→ Entries supplied
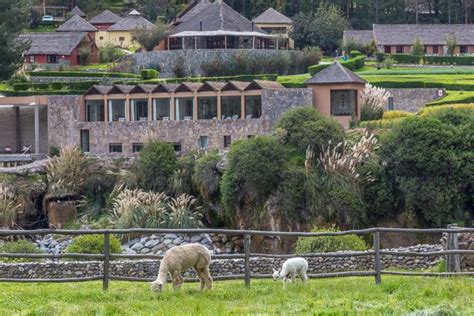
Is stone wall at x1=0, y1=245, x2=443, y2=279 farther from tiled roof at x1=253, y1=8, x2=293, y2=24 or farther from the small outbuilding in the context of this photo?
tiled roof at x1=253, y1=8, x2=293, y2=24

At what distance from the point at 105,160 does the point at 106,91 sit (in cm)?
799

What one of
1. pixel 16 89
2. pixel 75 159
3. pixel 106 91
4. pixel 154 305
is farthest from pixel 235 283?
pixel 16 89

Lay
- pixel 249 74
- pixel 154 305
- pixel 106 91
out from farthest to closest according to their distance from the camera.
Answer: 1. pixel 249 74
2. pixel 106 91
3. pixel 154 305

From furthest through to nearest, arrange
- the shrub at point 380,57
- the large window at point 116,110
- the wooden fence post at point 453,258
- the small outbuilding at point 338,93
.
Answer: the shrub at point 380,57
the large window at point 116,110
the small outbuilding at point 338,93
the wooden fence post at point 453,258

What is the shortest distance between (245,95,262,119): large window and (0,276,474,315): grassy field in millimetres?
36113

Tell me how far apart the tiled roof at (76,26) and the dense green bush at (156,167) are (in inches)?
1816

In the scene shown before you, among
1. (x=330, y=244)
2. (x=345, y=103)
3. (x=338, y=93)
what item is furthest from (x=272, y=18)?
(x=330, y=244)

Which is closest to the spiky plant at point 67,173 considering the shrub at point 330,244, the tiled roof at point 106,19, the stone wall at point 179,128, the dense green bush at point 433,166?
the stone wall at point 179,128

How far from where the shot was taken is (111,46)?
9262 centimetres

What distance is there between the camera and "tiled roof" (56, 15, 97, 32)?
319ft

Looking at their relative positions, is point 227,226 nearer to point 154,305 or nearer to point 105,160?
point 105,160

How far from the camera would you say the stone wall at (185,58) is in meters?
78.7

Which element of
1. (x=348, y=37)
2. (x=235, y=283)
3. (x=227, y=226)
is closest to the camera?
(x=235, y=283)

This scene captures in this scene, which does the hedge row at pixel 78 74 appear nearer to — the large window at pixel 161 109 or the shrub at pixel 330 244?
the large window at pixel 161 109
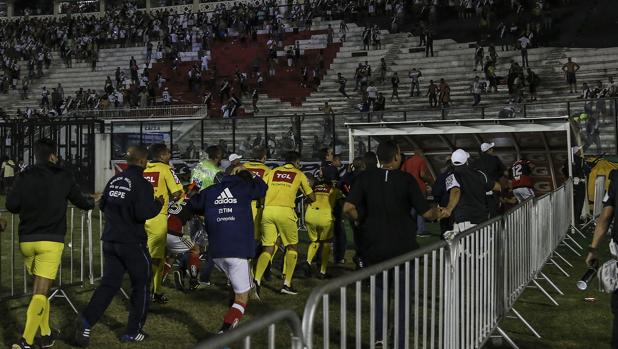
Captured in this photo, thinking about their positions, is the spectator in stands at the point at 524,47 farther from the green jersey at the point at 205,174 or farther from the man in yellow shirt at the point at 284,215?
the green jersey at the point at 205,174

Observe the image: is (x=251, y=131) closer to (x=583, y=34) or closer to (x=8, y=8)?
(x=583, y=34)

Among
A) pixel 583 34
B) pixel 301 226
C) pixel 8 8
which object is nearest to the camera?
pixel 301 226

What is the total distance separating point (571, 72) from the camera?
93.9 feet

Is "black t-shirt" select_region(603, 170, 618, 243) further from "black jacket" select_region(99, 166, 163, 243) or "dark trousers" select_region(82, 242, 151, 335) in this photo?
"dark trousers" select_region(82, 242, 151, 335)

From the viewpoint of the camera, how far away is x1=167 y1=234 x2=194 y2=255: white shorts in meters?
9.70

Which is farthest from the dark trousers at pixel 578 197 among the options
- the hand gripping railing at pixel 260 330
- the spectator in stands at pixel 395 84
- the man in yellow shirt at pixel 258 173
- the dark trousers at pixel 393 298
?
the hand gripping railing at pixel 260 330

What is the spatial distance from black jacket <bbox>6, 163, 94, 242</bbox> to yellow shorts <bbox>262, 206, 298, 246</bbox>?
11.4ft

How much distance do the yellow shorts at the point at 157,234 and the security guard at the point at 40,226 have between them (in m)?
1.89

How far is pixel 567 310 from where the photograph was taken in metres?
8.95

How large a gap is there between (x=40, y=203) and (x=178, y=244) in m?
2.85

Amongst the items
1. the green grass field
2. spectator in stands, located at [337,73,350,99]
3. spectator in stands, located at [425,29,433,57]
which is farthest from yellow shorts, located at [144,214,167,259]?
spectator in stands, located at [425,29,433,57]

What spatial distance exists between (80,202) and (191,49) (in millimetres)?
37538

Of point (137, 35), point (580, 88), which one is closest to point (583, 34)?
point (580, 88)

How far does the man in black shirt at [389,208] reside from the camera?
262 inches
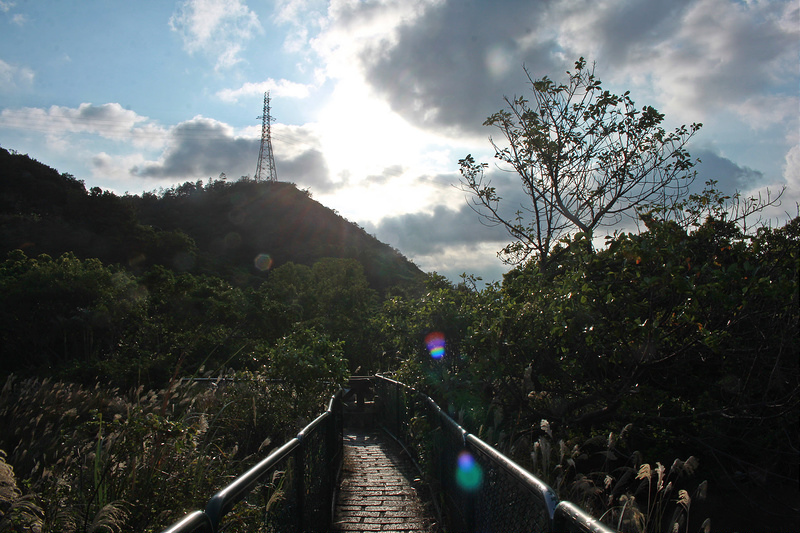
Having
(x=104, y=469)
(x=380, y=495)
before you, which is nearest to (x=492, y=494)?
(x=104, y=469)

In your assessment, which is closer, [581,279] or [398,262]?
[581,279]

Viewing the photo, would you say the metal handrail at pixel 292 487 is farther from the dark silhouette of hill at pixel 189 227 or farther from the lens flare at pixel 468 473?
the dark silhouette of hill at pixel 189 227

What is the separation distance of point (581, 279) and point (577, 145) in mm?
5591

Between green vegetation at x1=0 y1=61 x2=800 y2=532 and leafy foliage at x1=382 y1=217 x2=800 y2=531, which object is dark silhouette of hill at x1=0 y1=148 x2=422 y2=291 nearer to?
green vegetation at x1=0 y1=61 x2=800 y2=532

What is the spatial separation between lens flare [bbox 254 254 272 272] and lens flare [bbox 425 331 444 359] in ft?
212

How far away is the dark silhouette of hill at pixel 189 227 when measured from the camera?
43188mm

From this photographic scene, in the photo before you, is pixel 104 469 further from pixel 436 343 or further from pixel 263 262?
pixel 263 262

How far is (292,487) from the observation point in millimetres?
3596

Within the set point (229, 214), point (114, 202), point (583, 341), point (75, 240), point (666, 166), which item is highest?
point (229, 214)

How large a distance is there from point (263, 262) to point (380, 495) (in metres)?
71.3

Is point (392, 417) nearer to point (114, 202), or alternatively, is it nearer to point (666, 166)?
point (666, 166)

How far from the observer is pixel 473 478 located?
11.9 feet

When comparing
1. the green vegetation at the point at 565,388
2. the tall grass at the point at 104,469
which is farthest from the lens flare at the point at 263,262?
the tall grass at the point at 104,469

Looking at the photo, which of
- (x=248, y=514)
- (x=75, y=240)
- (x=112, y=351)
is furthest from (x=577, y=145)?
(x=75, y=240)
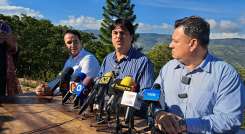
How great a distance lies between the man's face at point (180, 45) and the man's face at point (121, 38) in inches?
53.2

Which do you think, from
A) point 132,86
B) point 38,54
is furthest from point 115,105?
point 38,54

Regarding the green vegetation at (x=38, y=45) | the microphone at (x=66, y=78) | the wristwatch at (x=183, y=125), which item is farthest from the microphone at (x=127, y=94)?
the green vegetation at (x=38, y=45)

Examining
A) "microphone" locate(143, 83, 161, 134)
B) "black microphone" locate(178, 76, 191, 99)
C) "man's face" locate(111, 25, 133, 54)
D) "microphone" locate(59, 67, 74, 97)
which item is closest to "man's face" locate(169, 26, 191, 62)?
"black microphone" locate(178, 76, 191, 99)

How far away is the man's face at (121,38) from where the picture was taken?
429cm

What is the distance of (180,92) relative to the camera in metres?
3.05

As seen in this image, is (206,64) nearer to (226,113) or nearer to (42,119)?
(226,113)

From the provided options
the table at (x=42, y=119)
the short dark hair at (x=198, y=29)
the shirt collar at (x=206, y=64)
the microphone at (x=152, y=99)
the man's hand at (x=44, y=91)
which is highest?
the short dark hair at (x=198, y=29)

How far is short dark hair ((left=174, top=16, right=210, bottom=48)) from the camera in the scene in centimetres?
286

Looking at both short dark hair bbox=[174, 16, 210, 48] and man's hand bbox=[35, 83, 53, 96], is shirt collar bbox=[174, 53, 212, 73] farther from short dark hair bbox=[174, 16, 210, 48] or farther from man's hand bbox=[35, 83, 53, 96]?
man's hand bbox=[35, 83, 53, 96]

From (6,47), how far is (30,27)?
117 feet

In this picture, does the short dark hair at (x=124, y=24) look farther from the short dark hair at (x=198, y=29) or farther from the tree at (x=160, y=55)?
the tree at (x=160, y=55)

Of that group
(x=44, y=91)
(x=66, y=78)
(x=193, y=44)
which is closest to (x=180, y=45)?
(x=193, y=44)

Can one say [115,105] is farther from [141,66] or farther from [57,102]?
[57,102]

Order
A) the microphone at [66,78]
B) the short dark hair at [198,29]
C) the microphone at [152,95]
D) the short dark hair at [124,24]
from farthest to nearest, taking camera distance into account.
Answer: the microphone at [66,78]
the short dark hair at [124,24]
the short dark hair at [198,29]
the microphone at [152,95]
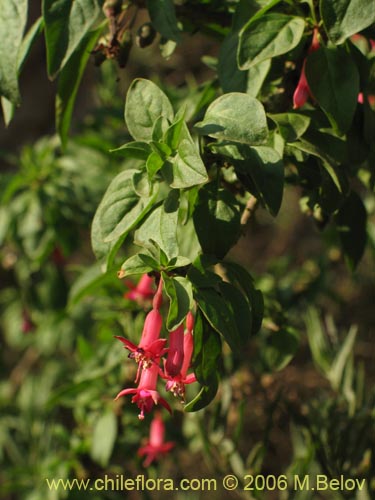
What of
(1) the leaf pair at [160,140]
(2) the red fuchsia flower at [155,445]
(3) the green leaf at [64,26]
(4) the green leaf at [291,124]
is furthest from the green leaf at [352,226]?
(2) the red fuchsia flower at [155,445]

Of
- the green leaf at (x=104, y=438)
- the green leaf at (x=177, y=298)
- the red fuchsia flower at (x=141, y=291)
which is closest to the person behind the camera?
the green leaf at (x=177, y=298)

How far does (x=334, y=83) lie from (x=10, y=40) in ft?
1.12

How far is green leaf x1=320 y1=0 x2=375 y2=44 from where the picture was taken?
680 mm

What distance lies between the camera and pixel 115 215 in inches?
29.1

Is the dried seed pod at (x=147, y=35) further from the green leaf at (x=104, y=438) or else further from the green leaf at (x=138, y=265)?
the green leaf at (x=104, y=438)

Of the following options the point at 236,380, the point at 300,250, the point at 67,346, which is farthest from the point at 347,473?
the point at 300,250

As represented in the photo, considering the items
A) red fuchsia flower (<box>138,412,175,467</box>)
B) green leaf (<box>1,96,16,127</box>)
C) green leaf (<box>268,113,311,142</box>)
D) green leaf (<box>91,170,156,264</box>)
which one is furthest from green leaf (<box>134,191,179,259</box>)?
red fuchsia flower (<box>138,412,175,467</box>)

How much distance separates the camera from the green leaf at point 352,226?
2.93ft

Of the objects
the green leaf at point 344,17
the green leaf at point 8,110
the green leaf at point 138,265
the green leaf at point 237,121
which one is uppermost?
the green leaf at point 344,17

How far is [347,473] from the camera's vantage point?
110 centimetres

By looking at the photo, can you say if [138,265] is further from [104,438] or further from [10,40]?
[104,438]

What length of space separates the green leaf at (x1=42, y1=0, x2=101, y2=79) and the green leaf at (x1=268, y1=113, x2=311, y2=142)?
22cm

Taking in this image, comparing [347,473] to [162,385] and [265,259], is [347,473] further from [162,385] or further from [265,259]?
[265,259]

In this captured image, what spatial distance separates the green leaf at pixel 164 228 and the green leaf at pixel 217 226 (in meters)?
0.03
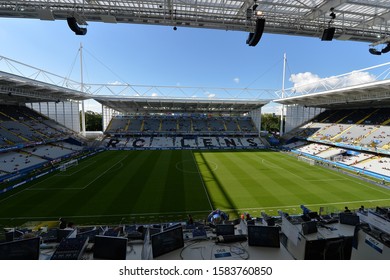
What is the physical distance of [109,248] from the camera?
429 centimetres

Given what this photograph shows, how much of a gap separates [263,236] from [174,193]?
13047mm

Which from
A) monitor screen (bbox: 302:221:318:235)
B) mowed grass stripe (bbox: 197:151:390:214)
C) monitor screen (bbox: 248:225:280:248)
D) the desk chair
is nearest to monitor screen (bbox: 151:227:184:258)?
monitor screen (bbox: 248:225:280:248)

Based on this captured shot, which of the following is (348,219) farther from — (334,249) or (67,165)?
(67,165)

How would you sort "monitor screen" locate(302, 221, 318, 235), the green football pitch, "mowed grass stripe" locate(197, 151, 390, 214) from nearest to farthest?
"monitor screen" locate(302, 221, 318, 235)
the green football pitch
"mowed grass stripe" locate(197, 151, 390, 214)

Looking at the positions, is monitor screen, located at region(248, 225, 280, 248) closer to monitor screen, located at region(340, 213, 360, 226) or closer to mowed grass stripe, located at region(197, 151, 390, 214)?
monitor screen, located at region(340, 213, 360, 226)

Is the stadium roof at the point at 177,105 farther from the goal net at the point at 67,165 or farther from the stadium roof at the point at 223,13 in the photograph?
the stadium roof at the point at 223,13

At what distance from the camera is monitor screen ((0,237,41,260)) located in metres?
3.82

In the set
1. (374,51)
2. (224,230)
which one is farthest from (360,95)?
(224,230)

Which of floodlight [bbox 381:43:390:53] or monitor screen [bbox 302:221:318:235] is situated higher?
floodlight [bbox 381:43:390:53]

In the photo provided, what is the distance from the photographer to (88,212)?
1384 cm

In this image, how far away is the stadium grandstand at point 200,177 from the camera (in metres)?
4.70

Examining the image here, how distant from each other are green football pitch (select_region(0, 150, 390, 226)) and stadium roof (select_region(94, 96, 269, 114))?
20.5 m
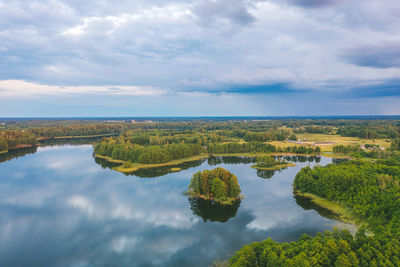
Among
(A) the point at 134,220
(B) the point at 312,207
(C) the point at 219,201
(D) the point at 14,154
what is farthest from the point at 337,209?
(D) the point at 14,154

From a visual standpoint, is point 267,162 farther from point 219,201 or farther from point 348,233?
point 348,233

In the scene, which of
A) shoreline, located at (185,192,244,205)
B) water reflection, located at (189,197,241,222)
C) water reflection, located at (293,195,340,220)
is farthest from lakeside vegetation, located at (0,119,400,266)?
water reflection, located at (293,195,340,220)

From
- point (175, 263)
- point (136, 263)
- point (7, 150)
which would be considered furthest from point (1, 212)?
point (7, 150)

→ Task requirements
Please render the stretch from the start of the records through the line containing "3. pixel 154 305" as a JSON list of strings, one string per line, with blank lines and pictures left out.

→ Exercise solution
[
  "Is stone wall at x1=0, y1=245, x2=443, y2=279 farther from tiled roof at x1=253, y1=8, x2=293, y2=24 or farther from the small outbuilding in the context of this photo?",
  "tiled roof at x1=253, y1=8, x2=293, y2=24",
  "At what distance from the point at 105,160 does the point at 106,91 sit (in cm)?",
  "799",
  "What one of",
  "1. pixel 16 89",
  "2. pixel 75 159",
  "3. pixel 106 91",
  "4. pixel 154 305",
  "is farthest from pixel 235 283?",
  "pixel 16 89",
  "Lay",
  "- pixel 249 74",
  "- pixel 154 305",
  "- pixel 106 91",
  "out from farthest to closest according to their distance from the camera.",
  "Answer: 1. pixel 249 74",
  "2. pixel 106 91",
  "3. pixel 154 305"
]